# [Tarefas obrigatórias]
1. Cite os oito sambistas que, segundo a reportagem sobre a nova geração do samba, mostram que a renovação do gênero já não tem como foco os palcos da Lapa.
2. Prossiga a reportagem sobre a nova geração de sambistas cariocas a partir de sua última frase.

=== Texto selecionado ===

Raul Di Caprio,
Renato da Rocinha, João Martins e outros mostram que renovação do gênero já não
tem como foco os palcos da Lapa
|
Na foto, da esquerda para a direita, em pé, Juninho Thybau, Alexandre Nunes, Leo Russo, Renato Milagres e Renato da Rocinha. Sentados Di Caprio, Inácio Rios e João Martins. Ana Branco / Agência O Globo
|
RIO - Um dia, o menino Raul, no auge de seus 10 anos, chutou
mal uma bola e não machucou o dedo, mas teve que buscá-la do outro lado do muro
da quadra do tradicional bloco Cacique de Ramos. Quando atravessou o portão,
entre o medo e a desconfiança, se deparou com uma roda na qual os sambistas
cantavam bonito, marcavam o ritmo na palma da mão, nos repiques e tantãs. Mas,
em vez de ouvir uma bronca ou ver seu brinquedo destruído, foi convidado por
Renatinho Partideiro, craque dos versos de improviso, a ficar sentadinho ali,
vendo tudo. De Renatinho ganhou também o apelido de Di Caprio, pela sua maneira
caprichada de se vestir. A partir daí, abraçou a carreira de sambista. Hoje
Raul Di Caprio é um dos compositores mais gravados de uma geração de artistas
que, como ele, são crias das rodas da cidade, parceiros entre si, e que estão
lançando agora uma representativa safra de CDs repletos de canções autorais.
Com histórias e formações diferentes, Di Caprio, assim como Renato Milagres,
Renato da Rocinha, Juninho Thybau, Léo Russo, João Martins, Inácio Rios e
Alexandre Nunes mostram que a renovação do samba já não tem como foco os palcos
da badalada e cansada Lapa, mas sim as rodas de samba.
— A minha experiência no Cacique foi
importante, mas fundamental foi o surgimento das rodas do Beco do Rato, na
Lapa, e da Pedra do Sal, na Praça Mauá. Ali havia uma onda de se mostrar sambas
novos. Comecei a compor sem parar, para nunca repetir um samba — conta Di Caprio,
que se defende trabalhando como chaveiro em Olaria, onde nasceu.
Famílias de bambas
Parceiro de Di Caprio em “Lendas da
mata”, sucesso das rodas, João Martins é filho de Wanderson Martins, um dos
mais renomados cavaquinistas do samba. Ele cresceu vendo circular por sua casa
bambas como Wilson Moreira e Monarco, mas demorou para se envolver com a
música.
— Eu me criei em rodas de calçada,
tocando em barraca de cachorro-quente, aniversários. A partir daí me aventurei
pela composição — lembra Martins, que há oito anos participa da roda dos
sábados do Clube Renascença e lançou recentemente seu segundo disco, “Receita
para amar”, com parceiros como Dona Ivone Lara e Moacyr Luz e contemporâneos
como Inácio Rios.

=== Listagem ===

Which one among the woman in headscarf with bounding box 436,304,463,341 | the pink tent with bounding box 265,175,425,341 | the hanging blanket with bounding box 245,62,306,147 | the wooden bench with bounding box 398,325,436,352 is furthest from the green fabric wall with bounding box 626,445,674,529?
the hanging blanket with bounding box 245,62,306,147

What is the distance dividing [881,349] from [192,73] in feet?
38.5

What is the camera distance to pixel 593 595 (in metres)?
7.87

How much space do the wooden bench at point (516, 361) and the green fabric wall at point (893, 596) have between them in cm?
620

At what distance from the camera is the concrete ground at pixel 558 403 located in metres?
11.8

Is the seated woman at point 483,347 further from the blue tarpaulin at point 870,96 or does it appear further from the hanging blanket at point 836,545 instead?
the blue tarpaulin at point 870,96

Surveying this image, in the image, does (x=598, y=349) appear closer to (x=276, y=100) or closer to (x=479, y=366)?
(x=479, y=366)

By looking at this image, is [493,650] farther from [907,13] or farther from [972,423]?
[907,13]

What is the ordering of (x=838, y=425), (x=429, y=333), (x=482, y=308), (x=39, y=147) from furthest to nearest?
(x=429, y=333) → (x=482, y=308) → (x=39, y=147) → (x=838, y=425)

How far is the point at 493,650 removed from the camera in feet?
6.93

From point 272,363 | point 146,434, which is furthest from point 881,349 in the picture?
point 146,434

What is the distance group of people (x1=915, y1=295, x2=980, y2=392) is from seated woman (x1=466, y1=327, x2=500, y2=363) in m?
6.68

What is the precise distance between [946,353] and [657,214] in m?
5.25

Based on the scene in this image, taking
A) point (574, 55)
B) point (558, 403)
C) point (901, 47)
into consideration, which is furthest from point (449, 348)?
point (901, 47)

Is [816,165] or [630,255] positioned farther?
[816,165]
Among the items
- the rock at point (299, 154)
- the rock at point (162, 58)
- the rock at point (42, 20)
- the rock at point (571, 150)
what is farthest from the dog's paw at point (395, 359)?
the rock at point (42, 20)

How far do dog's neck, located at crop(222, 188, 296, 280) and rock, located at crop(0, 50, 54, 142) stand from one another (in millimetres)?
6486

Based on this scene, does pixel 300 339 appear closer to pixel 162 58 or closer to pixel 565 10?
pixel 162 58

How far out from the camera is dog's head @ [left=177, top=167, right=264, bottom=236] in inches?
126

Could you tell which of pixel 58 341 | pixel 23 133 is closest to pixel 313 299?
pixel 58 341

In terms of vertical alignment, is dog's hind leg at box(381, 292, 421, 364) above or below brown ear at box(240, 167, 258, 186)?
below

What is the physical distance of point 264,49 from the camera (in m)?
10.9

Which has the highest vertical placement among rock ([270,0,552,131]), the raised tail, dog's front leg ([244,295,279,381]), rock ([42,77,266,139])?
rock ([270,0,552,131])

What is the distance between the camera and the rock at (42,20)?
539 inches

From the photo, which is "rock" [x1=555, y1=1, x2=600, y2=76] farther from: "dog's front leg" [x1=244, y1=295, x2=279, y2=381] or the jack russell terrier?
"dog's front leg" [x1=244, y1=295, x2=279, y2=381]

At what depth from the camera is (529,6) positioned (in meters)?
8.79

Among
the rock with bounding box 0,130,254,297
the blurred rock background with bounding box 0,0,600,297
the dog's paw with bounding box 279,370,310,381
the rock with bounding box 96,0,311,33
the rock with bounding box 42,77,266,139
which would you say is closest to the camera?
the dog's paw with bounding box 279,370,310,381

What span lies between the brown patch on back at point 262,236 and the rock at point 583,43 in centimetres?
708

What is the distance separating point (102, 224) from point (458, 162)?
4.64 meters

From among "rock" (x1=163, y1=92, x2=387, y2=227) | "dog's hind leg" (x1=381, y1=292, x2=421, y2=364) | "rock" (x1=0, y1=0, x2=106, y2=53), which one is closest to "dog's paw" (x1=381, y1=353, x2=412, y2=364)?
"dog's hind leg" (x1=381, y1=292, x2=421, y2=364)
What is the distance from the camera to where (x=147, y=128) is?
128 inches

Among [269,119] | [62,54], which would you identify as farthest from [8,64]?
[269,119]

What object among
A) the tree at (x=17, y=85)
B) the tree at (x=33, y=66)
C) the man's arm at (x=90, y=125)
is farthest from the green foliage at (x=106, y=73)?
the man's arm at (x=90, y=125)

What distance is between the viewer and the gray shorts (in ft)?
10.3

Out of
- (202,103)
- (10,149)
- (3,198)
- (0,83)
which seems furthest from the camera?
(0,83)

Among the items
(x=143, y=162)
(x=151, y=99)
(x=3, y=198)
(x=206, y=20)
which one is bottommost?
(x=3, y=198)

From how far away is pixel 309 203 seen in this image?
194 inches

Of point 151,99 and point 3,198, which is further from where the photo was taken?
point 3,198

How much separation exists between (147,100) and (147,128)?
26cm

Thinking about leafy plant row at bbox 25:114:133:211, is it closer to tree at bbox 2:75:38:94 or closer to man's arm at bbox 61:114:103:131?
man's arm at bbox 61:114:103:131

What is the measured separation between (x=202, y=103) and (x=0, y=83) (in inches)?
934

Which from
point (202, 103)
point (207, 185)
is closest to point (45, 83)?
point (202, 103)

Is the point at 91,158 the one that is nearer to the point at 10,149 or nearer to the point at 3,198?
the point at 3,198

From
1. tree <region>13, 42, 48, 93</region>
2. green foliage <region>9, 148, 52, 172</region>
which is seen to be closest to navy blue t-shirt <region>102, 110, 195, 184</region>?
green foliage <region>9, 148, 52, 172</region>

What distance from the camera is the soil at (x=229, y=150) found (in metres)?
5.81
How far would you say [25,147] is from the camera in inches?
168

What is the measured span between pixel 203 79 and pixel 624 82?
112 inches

===

# [Respostas a seguir]
1. Raul Di Caprio, Renato Milagres, Renato da Rocinha, Juninho Thybau, Léo Russo, João Martins, Inácio Rios e Alexandre Nunes.

2.
Filho do lendário Zé Katimba, Rios
definiu muito cedo o que queria da vida. Aos 8 anos acompanhou o pai numa faixa
de um disco produzido por Rildo Hora sobre a Imperatriz Leopoldinense; aos 12,
tocava no Butiquim do Martinho; dois anos depois estava na banda do próprio
Martinho, substituindo Mart’nália no coro; em 2005, aos 19, tornou-se o mais
jovem ganhador de samba-enredo, na Mocidade. Atualmente, toca na banda de Jorge
Aragão e pode ser visto aos domingos no comando da roda da Toca da Gamba, em
Niterói.
— A roda é o momento mais importante do
sambista. Quando ele canta uma música inédita e ela cai na boca do povo, o
público passa a ser o difusor — conta Inácio, que está com “Agulha de marear”
na fábrica. O disco é autoral e conta com participações de Mart’nália e Diogo
Nogueira. A capa foi desenhada por Elifas Andreato para um LP de Paulinho da
Viola; não foi aproveitada, e, restaurada, embala a nova obra.
Já Alexandre Nunes começou tarde no
samba. Crescera ouvindo Jamelão, Martinho da Vila e Clara Nunes, mas só aos 24
anos resolveu tocar cavaquinho, influenciado pelo Fundo de Quintal. Passou a
frequentar rodas como as do Candongueiro, em Pendotiba, do Cacique e do Samba
da Beltrão, em Niterói. Mas a virada em sua vida aconteceu em 2005, quando foi
substituir Alessandro Cardozo no pagode que Luiz Carlos da Vila organizava na
Vila da Penha.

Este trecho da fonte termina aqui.